Let's say at the end of December you have an investment of 100,000 yen which is now valued at 50,000 yen. Surely, it makes sense to sell that investment in December (and rebuy it in January presuming you want to keep it).

This would enable you to increase your 2025 NISA allowance by 100,000 (the original buying price), while only using 50,000 yen to rebuy the investment. Am I missing something?

by Professional_Bat_831

3 comments
  1. I’m not sure 100% what you are asking, nor do I 100% understand the NISA system, but, from my understanding:

    Your allowance does not accumulate towards next year. Next year is next year, 1200000 tsumitate + 2400000 seichou. What you didn’t use this year doesn’t get added onto next year.

    Also, if you sell your NISA investments, your allowance does not come back for this year. If you used 100000 in seichou, you now have 2300000 seichou allowance left. Even if you sell that 100000 (be it worth 50000 now or whatever), your allowance for this year is 2300000, not 2400000 nor 2350000.

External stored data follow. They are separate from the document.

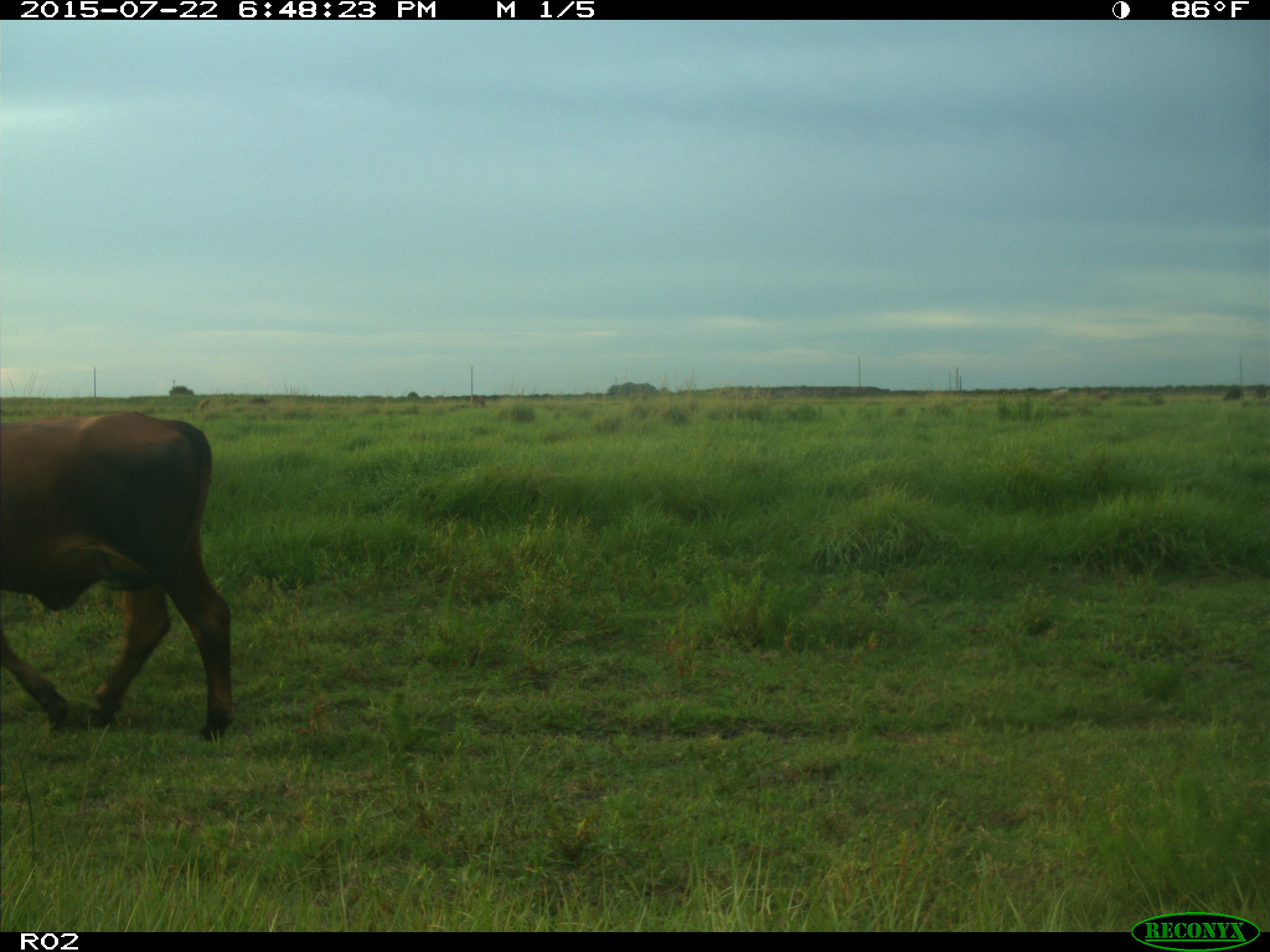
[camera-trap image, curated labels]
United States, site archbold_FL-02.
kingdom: Animalia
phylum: Chordata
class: Mammalia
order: Artiodactyla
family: Bovidae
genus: Bos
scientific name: Bos taurus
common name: domestic cow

  2. It doesn’t increase your 2025 NISA allowance, you’ll hit the yearly cap for 2025 long before you hit the lifetime allowances. If you think it’s going to still be below 100,000 at the end of 2028 then it might be worth selling it now so that you can rebuy at the start of 2029 (assuming you’re planning to max out your contributions 2025-2028, so that at the end of 2028 you’ll be at the lifetime limit). But better to do that at the end of 2028 rather than the end of 2024 (unless you’re planning to buy more of the same stock/fund between 2025-2028 – but why would you do that unless you thought it was going to go back up?).

  3. It doesn’t make sense because you are confusing “lifetime” limit and yearly limits.

    If you invest 3.6 million every year for 5 years you will hit your “lifetime limit”
    If you invested 3.6 million this year and sell off 100k worth in December, you won’t get a 3.7 million limit next year, you will only notice that allowance at the start of year 6 (assuming you kept up 3.6 million every year) when your lifetime limit will read as 17, 9 out of 18 million.

    The yearly limits are the yearly limits.

    This raises a question though, will The available limit only return to the part of the Nisa you sold off?

    If you sold 100 000 from your growth portion, will you be able to sink it into the tsumitate portion in year 6?

    I thought the lifetime limit protected the 1/3 tsumitate, 2/3 growth split but thinking about it that doesn’t make sense since you have to be able to reach the lifetime limit using only tsumitate right?

    It’s really a down the road problem since it only started this year but has anyone read the fine print?